### [TASK GOAL]
Transcribe exactly the lines below that begin at the line with "2013 Hyundai Elantra" and stop after the line with "Fantastic Beasts and", leaving out every picture.

### [THE DATA]
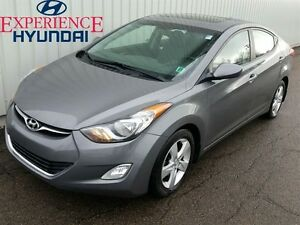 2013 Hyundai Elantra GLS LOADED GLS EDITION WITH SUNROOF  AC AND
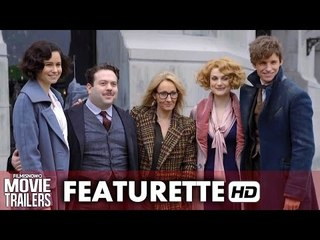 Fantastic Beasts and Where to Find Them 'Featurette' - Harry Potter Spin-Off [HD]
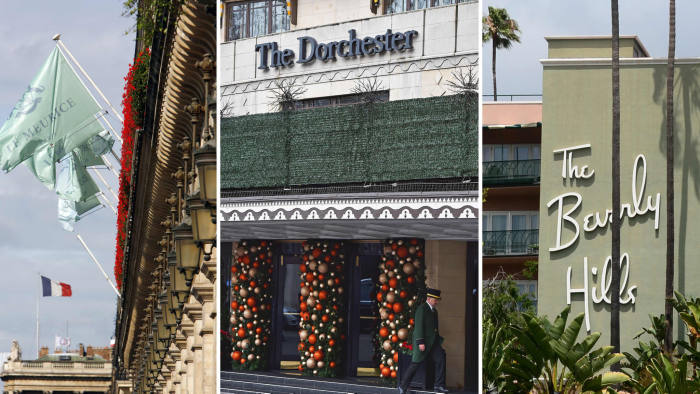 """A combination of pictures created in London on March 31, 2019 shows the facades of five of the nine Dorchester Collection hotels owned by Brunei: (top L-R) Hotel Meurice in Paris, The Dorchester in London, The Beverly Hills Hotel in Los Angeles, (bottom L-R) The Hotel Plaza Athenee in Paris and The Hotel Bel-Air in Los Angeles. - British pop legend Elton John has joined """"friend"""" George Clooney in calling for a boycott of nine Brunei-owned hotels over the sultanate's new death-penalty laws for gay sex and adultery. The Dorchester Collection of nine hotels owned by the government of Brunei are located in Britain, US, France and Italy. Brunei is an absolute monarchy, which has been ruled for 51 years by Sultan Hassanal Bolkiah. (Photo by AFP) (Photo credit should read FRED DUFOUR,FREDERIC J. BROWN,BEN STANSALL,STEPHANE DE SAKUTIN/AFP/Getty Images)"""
==
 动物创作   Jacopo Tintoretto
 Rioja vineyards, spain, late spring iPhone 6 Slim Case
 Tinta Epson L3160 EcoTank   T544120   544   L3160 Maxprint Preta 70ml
--
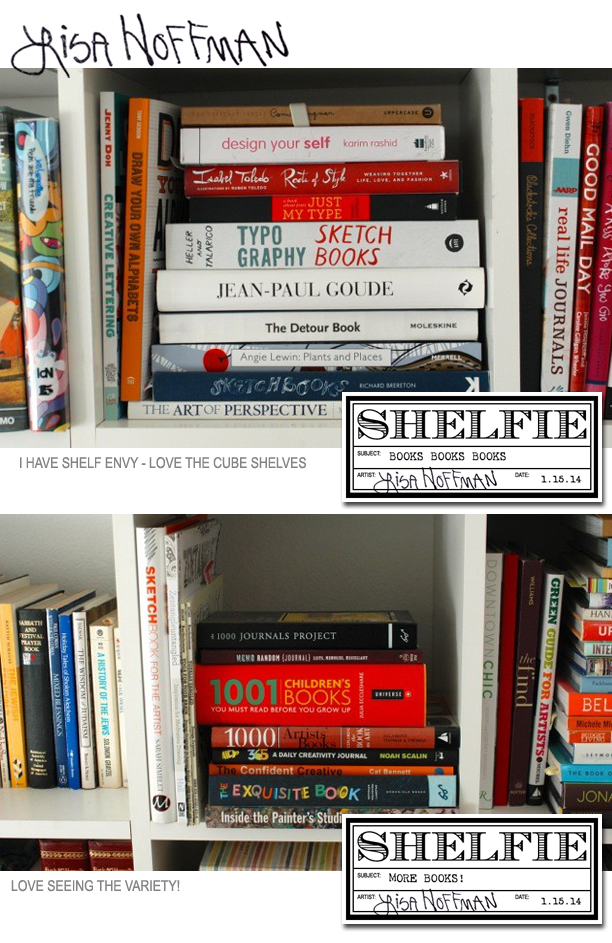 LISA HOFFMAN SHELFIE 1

### [EXERCISE RESPONSE]
 2013 Hyundai Elantra GLS LOADED GLS EDITION WITH SUNROOF  AC AND
 Fantastic Beasts and Where to Find Them 'Featurette' - Harry Potter Spin-Off [HD]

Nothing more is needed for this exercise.